SHORT TASK:
Copy out, word for word, the lines of the data below, starting at the line containing "In the photograph, would" and ending at the line containing "What is the distance from", including both of those lines.

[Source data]
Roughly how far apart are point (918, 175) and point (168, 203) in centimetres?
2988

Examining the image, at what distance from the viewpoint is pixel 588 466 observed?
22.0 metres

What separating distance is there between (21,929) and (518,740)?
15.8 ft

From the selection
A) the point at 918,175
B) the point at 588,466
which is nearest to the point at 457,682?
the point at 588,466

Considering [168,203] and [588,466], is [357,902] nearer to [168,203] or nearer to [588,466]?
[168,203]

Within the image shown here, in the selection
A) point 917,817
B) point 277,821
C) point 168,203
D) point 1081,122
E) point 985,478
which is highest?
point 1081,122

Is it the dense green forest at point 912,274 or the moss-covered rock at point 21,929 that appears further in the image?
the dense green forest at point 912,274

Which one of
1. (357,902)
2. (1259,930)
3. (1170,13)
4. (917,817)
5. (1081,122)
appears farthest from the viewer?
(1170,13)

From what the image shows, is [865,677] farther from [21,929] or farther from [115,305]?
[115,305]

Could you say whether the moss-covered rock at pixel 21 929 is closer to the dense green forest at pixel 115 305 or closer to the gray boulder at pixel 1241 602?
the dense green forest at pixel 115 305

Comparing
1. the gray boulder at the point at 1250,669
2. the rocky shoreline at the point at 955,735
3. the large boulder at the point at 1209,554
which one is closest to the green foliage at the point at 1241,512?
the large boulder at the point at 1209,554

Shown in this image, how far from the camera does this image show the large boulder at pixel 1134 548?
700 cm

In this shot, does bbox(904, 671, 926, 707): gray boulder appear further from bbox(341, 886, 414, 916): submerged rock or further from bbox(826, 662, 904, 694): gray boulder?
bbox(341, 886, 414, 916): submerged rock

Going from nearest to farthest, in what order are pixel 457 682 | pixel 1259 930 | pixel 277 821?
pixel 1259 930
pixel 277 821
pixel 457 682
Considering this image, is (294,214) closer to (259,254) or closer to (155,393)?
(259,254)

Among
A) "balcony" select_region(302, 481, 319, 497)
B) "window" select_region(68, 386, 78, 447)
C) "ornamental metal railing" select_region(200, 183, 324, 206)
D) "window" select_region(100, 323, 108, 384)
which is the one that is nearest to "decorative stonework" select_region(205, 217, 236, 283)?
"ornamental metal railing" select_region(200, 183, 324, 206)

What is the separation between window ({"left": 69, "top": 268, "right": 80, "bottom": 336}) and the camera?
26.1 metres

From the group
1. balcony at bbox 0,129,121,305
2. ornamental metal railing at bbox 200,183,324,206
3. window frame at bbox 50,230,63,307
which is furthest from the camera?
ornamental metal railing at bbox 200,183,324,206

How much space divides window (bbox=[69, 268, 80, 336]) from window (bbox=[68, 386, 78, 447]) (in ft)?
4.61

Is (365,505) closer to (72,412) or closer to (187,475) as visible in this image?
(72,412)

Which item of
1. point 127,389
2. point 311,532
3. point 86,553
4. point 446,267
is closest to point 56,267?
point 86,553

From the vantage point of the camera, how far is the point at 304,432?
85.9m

* * *

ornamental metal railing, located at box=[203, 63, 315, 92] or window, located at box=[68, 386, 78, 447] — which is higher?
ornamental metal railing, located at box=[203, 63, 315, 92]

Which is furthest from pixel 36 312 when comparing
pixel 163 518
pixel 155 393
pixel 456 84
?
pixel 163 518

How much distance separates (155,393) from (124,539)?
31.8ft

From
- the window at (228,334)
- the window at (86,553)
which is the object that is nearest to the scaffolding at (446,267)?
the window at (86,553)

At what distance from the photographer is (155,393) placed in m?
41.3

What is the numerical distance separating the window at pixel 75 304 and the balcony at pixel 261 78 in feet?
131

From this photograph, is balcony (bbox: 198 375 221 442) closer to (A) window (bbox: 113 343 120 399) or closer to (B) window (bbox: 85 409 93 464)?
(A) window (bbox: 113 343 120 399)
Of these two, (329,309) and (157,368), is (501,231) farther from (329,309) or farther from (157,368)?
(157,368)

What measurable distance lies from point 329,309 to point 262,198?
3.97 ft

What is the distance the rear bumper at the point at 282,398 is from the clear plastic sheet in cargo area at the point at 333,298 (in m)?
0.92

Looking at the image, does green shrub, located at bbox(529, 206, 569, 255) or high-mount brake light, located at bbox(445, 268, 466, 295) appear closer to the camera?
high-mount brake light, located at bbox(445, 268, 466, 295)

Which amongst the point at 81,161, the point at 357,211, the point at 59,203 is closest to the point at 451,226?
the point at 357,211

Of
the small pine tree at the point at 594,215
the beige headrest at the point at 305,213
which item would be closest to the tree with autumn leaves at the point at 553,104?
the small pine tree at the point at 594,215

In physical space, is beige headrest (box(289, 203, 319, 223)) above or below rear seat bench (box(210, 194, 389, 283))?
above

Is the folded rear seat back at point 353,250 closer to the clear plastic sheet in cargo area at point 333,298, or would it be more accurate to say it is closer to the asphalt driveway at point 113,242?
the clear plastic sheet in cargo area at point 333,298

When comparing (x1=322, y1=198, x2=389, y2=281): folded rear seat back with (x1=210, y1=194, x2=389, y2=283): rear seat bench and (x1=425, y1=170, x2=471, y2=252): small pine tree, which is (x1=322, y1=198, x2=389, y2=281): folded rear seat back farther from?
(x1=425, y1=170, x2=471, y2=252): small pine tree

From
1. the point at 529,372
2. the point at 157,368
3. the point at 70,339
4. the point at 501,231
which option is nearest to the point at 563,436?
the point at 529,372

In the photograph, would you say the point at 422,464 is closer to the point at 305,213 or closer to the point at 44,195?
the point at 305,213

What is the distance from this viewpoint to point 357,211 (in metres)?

RESPONSE TO THIS TASK:
In the photograph, would you say the point at 422,464 is closer to the point at 305,213 or closer to the point at 44,195?
the point at 305,213

What is the distance from this viewpoint to point 357,211 (in metres)?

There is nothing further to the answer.